Directions for this task =>
Reproduce the following data exactly, minus any images.

Provided records START

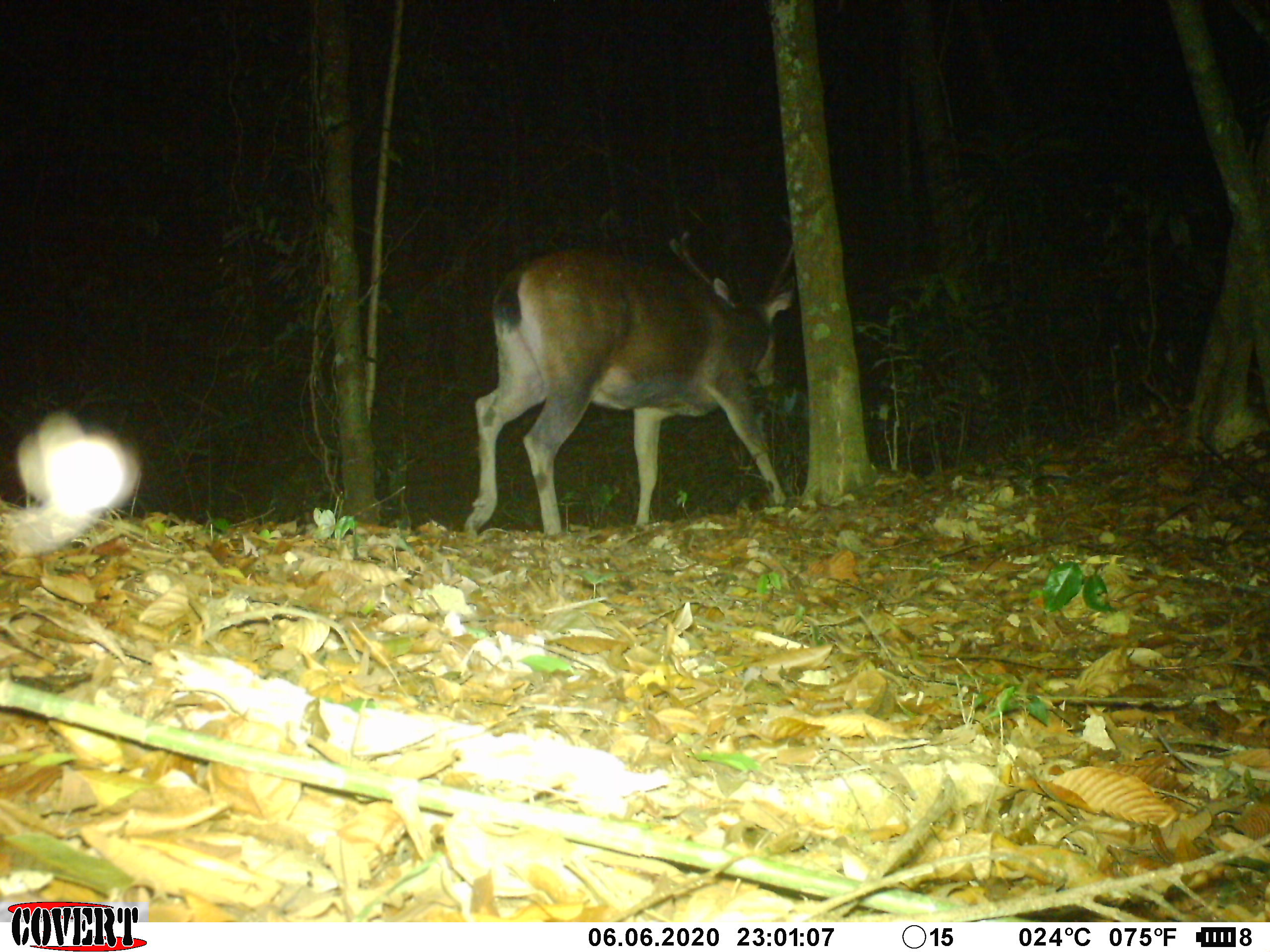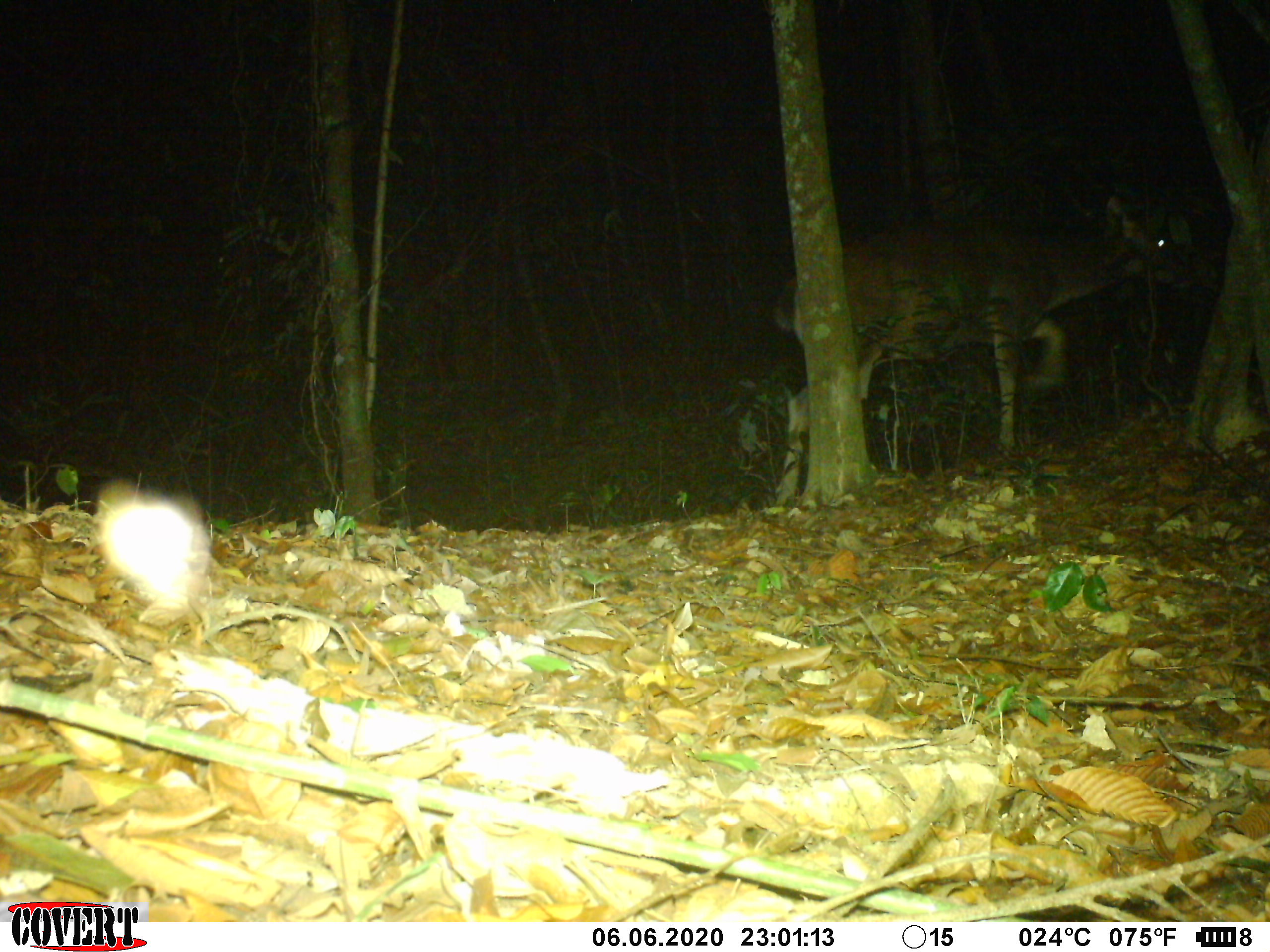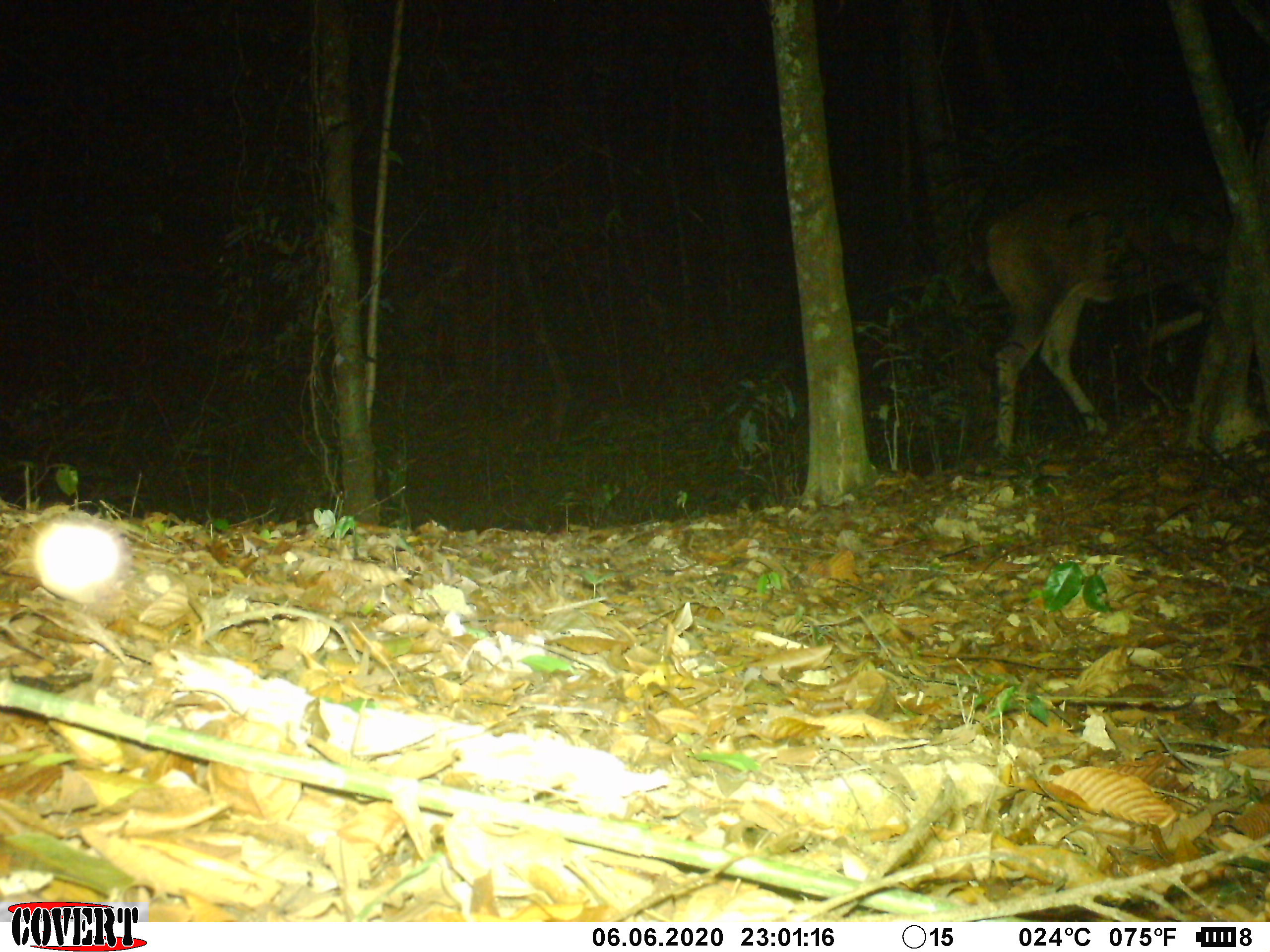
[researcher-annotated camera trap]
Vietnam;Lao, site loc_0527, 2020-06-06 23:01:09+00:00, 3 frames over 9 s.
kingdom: Animalia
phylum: Chordata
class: Mammalia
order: Artiodactyla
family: Cervidae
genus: Rusa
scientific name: Rusa unicolor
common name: sambar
Sambar (Rusa unicolor). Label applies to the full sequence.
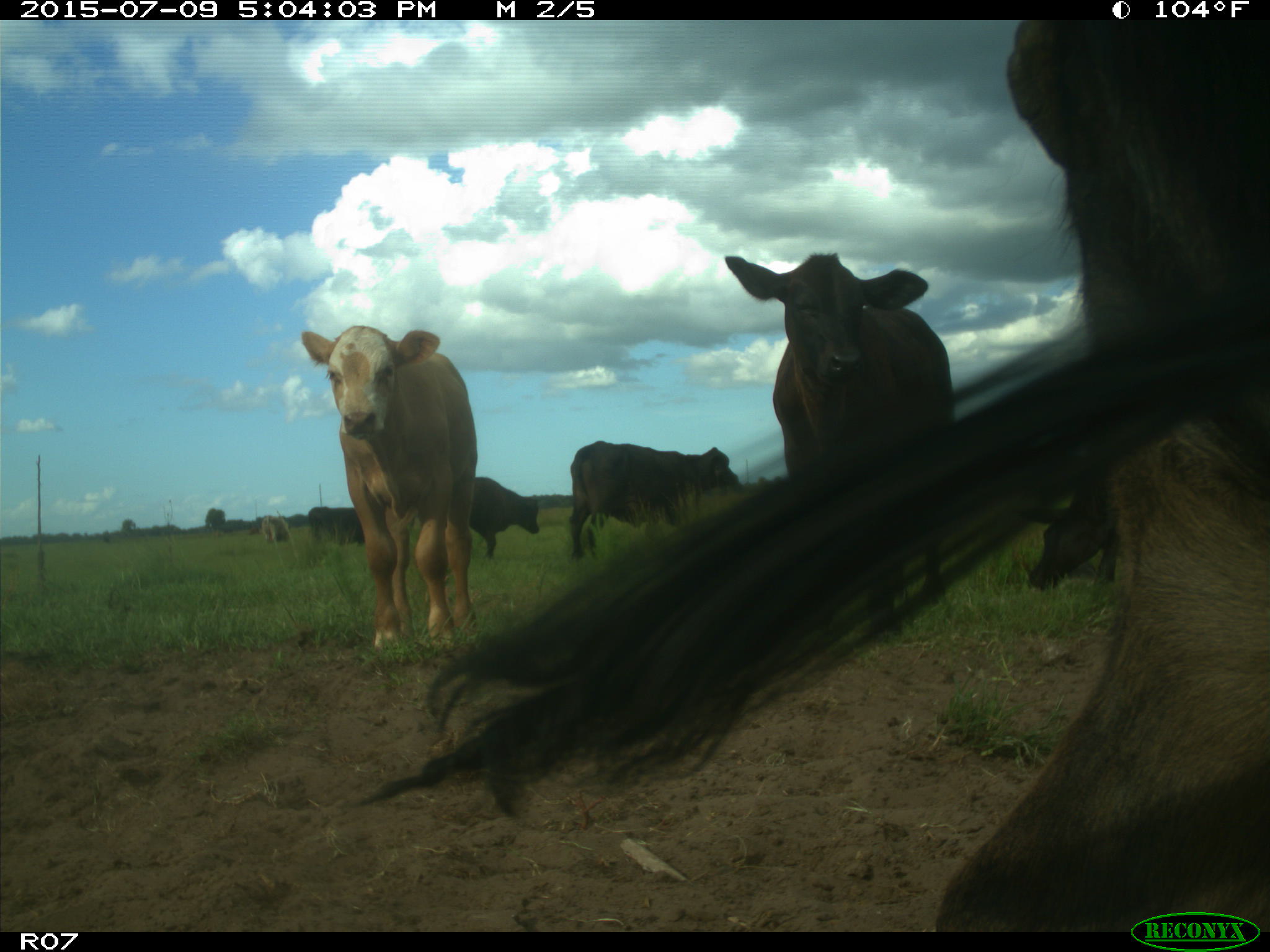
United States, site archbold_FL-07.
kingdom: Animalia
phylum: Chordata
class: Mammalia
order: Artiodactyla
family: Bovidae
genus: Bos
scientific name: Bos taurus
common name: domestic cow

Provided records END

Solution =>
[researcher-annotated camera trap]
Vietnam;Lao, site loc_0527, 2020-06-06 23:01:09+00:00, 3 frames over 9 s.
kingdom: Animalia
phylum: Chordata
class: Mammalia
order: Artiodactyla
family: Cervidae
genus: Rusa
scientific name: Rusa unicolor
common name: sambar
Sambar (Rusa unicolor). Label applies to the full sequence.
United States, site archbold_FL-07.
kingdom: Animalia
phylum: Chordata
class: Mammalia
order: Artiodactyla
family: Bovidae
genus: Bos
scientific name: Bos taurus
common name: domestic cow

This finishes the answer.